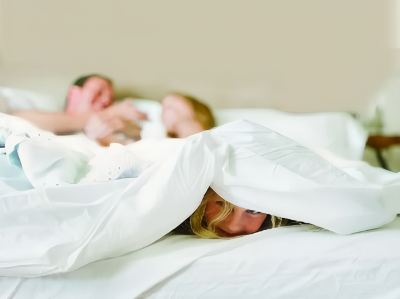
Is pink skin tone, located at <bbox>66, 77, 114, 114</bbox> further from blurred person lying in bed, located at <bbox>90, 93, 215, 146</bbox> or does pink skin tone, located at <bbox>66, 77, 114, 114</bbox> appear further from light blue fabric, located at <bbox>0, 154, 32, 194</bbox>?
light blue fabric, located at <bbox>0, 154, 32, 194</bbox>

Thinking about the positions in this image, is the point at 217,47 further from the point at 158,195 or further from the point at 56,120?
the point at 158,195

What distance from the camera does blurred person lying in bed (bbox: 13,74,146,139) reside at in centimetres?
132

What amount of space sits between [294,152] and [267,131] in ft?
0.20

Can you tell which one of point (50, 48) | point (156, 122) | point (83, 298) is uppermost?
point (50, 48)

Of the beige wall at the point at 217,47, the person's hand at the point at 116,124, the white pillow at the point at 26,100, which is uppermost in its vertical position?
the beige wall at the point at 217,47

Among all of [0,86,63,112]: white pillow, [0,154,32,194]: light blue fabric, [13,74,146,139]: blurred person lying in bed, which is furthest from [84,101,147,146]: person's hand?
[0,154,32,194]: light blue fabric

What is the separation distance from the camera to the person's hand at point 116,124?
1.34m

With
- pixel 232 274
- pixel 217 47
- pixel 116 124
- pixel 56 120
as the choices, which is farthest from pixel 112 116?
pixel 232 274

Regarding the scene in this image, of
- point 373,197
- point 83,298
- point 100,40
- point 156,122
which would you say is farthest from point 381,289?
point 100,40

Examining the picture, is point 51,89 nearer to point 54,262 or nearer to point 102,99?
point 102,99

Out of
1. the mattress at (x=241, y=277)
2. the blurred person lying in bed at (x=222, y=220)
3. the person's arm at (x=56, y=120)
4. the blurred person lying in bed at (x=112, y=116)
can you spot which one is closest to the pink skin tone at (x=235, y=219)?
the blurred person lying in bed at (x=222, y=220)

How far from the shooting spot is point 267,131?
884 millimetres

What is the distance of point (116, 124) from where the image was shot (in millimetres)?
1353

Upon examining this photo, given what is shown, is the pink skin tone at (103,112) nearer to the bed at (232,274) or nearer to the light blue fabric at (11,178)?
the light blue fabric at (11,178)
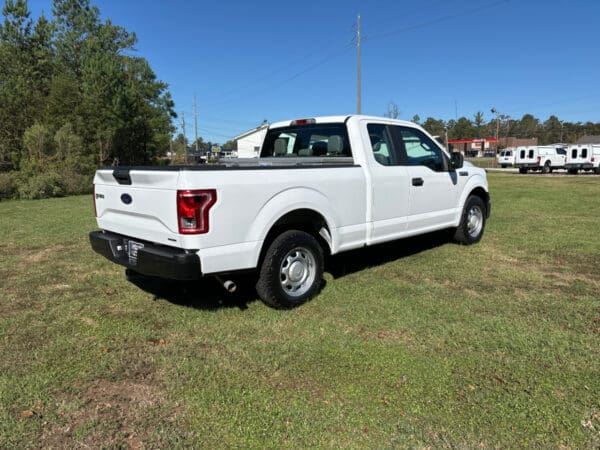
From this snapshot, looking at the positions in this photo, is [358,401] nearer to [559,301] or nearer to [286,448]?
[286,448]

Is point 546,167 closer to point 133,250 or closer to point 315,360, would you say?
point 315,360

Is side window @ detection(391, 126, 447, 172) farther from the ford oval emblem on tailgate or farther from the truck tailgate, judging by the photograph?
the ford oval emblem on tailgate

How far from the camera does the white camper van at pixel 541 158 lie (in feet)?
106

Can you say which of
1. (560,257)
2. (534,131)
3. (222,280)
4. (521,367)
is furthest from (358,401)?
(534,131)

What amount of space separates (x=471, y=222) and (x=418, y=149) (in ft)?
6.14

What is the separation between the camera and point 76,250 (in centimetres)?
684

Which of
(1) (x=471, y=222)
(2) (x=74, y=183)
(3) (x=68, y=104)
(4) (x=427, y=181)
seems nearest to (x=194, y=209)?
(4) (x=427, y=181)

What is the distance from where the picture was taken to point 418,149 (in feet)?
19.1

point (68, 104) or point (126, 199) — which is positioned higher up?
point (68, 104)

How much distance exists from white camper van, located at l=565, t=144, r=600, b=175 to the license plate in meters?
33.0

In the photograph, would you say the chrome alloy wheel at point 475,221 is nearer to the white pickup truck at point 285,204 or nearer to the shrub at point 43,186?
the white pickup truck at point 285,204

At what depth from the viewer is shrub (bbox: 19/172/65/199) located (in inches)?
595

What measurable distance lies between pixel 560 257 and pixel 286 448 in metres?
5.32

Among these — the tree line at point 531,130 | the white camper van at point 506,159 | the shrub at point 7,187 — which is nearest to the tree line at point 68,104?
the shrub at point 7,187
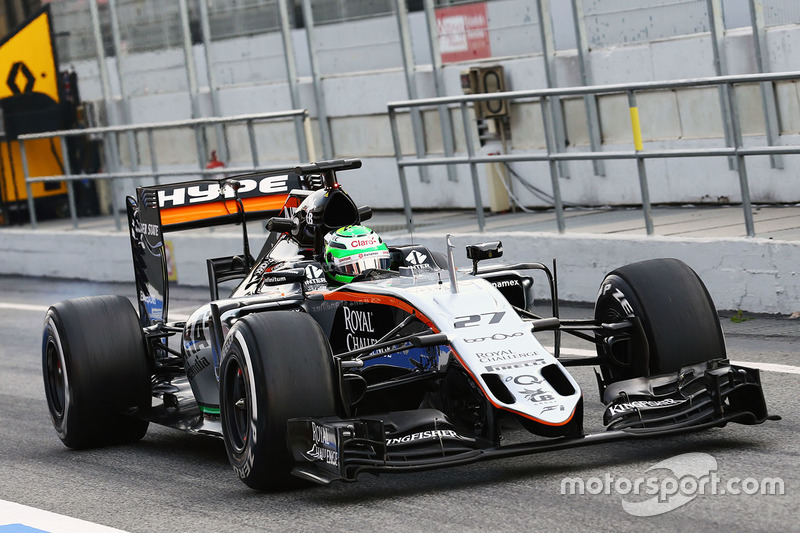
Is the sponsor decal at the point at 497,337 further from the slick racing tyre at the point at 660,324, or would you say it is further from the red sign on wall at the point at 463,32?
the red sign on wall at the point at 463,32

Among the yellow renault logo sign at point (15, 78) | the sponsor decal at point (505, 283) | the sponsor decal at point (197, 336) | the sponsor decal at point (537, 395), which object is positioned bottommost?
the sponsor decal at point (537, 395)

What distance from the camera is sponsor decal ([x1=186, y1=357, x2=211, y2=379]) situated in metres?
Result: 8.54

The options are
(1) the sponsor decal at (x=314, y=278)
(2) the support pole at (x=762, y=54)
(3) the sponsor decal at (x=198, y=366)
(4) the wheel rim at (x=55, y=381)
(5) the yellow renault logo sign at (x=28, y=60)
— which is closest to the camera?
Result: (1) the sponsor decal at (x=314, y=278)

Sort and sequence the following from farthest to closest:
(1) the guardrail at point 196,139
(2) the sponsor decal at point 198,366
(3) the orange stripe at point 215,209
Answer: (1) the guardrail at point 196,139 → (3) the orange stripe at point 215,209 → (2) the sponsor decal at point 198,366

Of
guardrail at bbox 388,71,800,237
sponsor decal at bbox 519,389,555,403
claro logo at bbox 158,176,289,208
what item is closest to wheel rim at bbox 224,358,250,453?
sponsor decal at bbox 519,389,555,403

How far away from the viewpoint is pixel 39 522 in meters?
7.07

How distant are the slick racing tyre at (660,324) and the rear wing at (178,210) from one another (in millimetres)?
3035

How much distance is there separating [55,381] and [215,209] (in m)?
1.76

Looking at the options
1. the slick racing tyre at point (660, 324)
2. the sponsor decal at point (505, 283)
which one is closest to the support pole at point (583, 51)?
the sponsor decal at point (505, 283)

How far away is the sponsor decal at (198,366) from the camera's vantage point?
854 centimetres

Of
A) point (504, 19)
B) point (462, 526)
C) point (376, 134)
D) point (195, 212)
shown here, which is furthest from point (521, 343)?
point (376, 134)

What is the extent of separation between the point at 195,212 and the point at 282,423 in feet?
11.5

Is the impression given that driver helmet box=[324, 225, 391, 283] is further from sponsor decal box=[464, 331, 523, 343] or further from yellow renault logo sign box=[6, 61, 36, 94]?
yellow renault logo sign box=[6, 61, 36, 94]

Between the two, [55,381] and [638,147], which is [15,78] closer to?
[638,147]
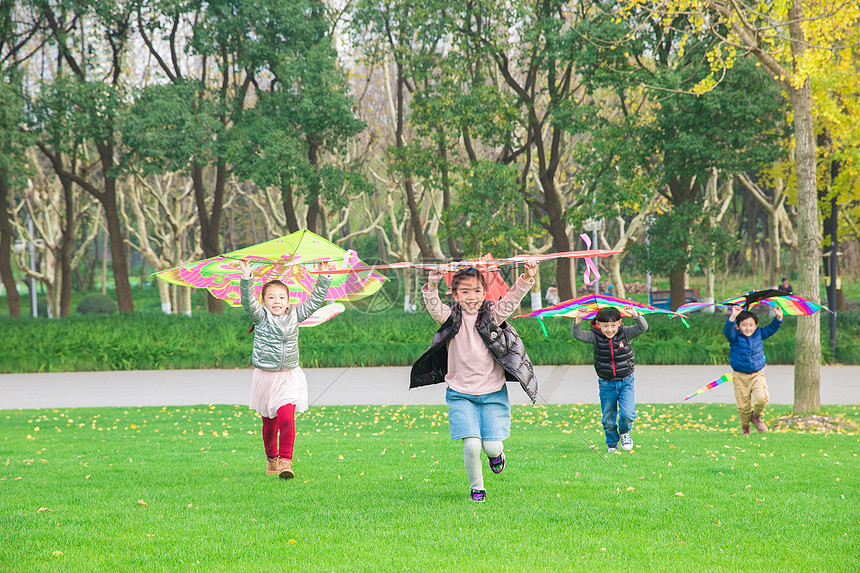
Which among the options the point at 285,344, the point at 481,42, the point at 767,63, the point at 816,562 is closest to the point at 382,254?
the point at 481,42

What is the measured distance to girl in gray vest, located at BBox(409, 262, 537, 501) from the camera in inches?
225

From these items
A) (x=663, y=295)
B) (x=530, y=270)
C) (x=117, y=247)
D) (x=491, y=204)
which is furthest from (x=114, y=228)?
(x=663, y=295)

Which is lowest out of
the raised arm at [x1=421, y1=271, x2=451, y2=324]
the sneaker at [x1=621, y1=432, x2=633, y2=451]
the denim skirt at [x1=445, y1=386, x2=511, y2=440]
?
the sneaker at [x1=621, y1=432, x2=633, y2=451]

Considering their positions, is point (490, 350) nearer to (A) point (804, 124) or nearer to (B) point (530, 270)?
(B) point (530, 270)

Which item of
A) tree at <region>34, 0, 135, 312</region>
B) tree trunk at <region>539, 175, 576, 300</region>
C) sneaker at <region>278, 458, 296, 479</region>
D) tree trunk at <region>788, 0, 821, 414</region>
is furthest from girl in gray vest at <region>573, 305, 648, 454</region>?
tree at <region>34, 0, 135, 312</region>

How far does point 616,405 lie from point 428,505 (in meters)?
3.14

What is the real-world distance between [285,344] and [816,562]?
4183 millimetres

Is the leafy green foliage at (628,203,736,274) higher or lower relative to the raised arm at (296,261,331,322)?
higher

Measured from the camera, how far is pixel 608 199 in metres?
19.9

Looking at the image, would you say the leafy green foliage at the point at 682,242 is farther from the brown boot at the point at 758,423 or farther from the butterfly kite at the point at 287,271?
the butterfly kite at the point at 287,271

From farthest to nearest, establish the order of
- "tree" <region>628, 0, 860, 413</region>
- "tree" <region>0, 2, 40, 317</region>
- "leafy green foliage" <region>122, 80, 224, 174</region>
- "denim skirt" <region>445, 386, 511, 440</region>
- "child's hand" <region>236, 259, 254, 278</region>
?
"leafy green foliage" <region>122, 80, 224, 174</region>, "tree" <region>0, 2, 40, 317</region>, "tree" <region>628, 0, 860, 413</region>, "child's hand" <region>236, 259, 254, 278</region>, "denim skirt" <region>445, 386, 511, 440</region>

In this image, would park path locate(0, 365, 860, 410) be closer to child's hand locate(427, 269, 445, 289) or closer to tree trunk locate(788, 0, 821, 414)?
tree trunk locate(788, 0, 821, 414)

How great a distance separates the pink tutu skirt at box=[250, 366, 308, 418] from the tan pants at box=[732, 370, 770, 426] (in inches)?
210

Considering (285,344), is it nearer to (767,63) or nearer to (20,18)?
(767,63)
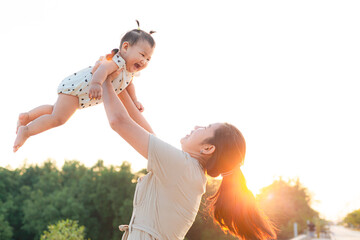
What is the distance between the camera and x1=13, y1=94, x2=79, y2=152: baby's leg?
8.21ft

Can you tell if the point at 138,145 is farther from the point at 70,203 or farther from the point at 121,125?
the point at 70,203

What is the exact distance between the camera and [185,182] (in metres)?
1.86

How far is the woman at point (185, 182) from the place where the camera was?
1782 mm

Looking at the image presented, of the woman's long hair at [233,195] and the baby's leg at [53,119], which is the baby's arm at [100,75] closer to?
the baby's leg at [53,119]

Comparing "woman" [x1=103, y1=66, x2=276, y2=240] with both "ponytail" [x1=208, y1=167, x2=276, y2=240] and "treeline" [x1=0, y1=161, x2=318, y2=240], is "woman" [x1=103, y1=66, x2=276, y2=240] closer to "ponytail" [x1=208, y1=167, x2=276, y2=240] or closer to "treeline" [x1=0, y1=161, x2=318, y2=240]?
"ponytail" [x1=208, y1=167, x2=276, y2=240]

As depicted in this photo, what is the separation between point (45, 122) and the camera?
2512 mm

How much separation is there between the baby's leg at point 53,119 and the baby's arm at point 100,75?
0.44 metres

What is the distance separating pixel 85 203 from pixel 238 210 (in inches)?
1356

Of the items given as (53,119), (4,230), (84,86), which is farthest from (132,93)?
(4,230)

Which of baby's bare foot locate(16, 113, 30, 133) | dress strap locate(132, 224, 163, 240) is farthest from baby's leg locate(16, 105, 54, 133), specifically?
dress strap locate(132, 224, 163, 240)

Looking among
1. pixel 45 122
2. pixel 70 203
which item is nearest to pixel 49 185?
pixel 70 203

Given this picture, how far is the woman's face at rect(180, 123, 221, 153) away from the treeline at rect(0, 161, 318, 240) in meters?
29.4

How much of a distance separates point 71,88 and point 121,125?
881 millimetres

### Task directions
From the line containing "Looking at the image presented, of" down to the last line, reproduce the records exactly. Include both ends.

### Finished answer
Looking at the image presented, of the woman's long hair at [233,195] and the baby's leg at [53,119], which is the baby's arm at [100,75] closer to?
the baby's leg at [53,119]

Comparing "woman" [x1=103, y1=66, x2=276, y2=240] with both "ponytail" [x1=208, y1=167, x2=276, y2=240] and "treeline" [x1=0, y1=161, x2=318, y2=240], is "woman" [x1=103, y1=66, x2=276, y2=240] closer to "ponytail" [x1=208, y1=167, x2=276, y2=240] or closer to "treeline" [x1=0, y1=161, x2=318, y2=240]?
"ponytail" [x1=208, y1=167, x2=276, y2=240]

As depicted in this photo, what is the separation between point (45, 122) and the camera?
2512 mm

How much separation is there between the baby's leg at point 53,119 and the baby's arm at point 100,75?
0.44 metres

What is the distance separating pixel 85 203 from pixel 238 210 (in inches)?
1356

Of the items given as (53,119), (4,230), (84,86), which is farthest from (132,93)?
(4,230)

Which of baby's bare foot locate(16, 113, 30, 133) | dress strap locate(132, 224, 163, 240) is farthest from baby's leg locate(16, 105, 54, 133), specifically?
dress strap locate(132, 224, 163, 240)

Looking among
1. pixel 45 122
2. pixel 70 203
which item is nearest to pixel 49 185?
pixel 70 203

Given this picture, how far is the woman's face at rect(180, 123, 221, 153) away from the treeline at rect(0, 161, 318, 240) in meters?
29.4

How much of a distance separates point 71,88 and point 121,125?
881 millimetres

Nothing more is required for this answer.